第4話.恐ろしい夢を見ました



「違うのです、ユナト様! わたくしは彼女を、クレア・メロディを虐めたりなんてしていませんわっ!」


 さめざめと涙を流す私の前で、スーツを着たユナトがバンッと机を激しく叩く。


「嘘を吐くな! 悪役令嬢リオーネ・カスティネッタめ。証拠は全てあがっているぞ!」

「しょ、証拠ですってぇ!」


 その言葉に愕然とする私。

 そんなの、そんなの……



 ……ぐぎゅるるる。



 あ、お腹が鳴っちゃった。

 そういえばここに来てから、まだ何も食べてないんだよね。


「取り調べが長すぎてお腹が空きましたわ。せめてカツ丼……いえ、気分的に親子丼が食べたいですわ!」

「長すぎるも何も始まってまだ十五分だが……フンッ、いいだろう。おい、親子丼を二つ」

「承知しました」


 新米だけど官房長を父に持つコネ刑事・ユナトが顎で指示する相手は――何と私の兄、フリート・カスティネッタだ。

 私は怒り狂った。


「ちょっと! 人の兄を偉そうに使わないでください!」


 するとフリートはゆっくりと目を見開き……


「……そもそも僕はお前に兄と呼ばれたくない」


 ギャー! 庇ったつもりが逆に嫌がられてしまった!

 広い取調室にはさらに、私の両親までもが呼び出されてシクシクと泣いている。


「悲しいよリオーネ。まさかこんなことになるだなんて」

「親として恥ずかしくて仕方が無いわ」


 運ばれてきた親子丼を搔き込みながら私も号泣する。

 ごめんなさいお父様、お母様!

 でもわたくし、虐めなんて本当にやってないのにどうしてこんなことに――


「現場にお前の指紋が残されていた。これが動かぬ証拠だ」


 ユナトに証拠を突きつけられた私は、ショックのあまり箸を落とした。


「そ、そんな。わたくしはちゃんと手袋をして――」





「……………………はっ」


 目を開けた私の耳に、「ゴロゴロゴロォ……」という不穏な音が響いてくる。


 まさか私のお腹の音!?

 さっきまで親子丼食べてたのに!!


 慌てて確認してみると違った。お腹はそんなに減ってない。

 ということは、この音はお腹の音じゃなく……そうか、外の雷の音だ。


 というのも、小屋に一つだけある小さな窓の外の景色が凄まじいのだ。

 横殴りの雨がざぁざぁと激しい音を立てて降り、時折視界がピカッと光ったりする。


 フリートを待つ間に居眠りをしようと思って、見つけた毛布にくるまって寝ていたんだけど、その間に天候が悪化してしまったみたいだ。

 しかし私にはそんなことより気になることがあった。


 何だったんだろう、今の悪夢……。

 成長した姿の――まさに『恋プレ』に出てくるときの姿になったユナトやフリートに囲まれ、取調室で散々、主人公の少女を虐めた罪で責め立てられるって……。

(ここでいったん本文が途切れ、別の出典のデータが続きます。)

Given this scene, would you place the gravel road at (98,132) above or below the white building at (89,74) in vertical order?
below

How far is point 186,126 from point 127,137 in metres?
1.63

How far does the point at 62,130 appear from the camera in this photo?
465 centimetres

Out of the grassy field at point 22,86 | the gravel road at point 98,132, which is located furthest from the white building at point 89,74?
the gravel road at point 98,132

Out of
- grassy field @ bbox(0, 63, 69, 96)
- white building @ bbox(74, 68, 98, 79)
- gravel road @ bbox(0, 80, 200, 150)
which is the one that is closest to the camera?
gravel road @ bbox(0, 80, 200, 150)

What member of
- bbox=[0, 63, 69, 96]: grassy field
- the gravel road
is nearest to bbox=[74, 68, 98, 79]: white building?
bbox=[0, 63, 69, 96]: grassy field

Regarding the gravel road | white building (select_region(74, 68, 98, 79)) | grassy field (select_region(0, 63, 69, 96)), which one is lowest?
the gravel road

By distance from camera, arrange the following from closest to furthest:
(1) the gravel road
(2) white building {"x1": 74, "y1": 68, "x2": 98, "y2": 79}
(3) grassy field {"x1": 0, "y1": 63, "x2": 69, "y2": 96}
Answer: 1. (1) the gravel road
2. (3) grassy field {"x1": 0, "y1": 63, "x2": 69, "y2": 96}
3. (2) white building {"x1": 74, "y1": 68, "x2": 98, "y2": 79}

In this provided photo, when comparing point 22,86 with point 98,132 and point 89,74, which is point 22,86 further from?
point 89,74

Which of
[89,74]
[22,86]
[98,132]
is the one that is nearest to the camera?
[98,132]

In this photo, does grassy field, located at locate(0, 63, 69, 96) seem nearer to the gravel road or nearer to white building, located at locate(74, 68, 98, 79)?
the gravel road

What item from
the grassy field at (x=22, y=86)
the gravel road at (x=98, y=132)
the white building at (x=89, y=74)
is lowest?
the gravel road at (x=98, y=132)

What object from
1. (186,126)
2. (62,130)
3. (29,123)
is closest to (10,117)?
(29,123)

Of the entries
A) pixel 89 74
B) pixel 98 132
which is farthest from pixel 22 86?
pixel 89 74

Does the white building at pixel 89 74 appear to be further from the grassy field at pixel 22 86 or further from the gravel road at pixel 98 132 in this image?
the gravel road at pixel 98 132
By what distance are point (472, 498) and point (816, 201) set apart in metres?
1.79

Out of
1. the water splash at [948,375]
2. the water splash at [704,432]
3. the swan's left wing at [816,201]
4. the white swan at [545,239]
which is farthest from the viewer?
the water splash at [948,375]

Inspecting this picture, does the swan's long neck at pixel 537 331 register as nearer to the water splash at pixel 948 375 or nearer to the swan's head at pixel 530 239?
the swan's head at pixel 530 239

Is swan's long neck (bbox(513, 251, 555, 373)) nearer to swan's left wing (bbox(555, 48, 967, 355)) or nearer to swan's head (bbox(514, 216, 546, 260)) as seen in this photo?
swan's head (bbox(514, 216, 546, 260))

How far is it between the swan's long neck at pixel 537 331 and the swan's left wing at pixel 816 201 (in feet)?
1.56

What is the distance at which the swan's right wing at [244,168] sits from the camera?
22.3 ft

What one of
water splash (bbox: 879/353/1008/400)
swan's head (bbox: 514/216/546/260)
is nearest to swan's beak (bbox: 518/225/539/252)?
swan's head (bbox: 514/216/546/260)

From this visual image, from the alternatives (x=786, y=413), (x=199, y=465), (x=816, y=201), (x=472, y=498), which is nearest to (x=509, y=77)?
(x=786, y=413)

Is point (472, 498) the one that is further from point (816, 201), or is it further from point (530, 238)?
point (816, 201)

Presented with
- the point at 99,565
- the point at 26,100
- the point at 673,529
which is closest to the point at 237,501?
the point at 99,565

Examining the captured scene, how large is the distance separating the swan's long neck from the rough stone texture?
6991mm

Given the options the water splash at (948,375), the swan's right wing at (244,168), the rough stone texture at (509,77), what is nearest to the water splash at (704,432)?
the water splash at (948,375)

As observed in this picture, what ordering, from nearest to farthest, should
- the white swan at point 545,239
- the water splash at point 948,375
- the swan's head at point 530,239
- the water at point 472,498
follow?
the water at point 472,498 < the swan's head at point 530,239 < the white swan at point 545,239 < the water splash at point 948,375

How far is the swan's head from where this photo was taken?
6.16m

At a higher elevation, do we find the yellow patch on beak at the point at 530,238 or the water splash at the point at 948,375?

 所々おかしいところもあったけど、まるで今後の私――悪役令嬢リオーネ・カスティネッタが辿る未来そのもののような内容だった。


 そのおかげでめちゃくちゃテンションが下がってしまった。

 私はしょんぼりしつつ、再び毛布に潜り込む。夢見が悪い時は二度寝に限る。これもリオーネ流ライフハック。


 そうして私は再び眠った。

 外の雷雨の音がどんなに凄まじかろうが、私の睡眠欲は何者にも妨げることはできやしないのだ。




 ――次に目を覚ましたときはかなりスッキリしていた。


 変な夢を見なかったことにホッとして、私は明るい気分で毛布を出る。


 でもそこで気がついた。

 何か、小屋内が暗すぎてほとんど何も見えないような……。

 というか、小屋全体が小刻みに揺れてるような?



 ドオオオオンン!!



「ふげっ!?」


 地響きのような音に驚き、思わず変な悲鳴を上げてしまう。

 な、なに今の。さっきより雷の音がかなり近いぞ。

 もしかしてこの森のどこかに落雷したのかな? 慌てて起き上がって窓の近くに駆け寄ってみると、


「暗っ!」


 空が暗い! というか、森全体がほとんど見渡せないくらい暗すぎる!

 さっきはそれでも明るかったのに、もしかしてすっかり夜になってる? 私、気づかない間にどんだけ寝てたんだ!


 どうりで、小屋の中も暗いわけだ。

 すぐにどうにかしようと思ったけど、天井から吊り下げられていたランタンの位置はもはや目を凝らしても確認できない。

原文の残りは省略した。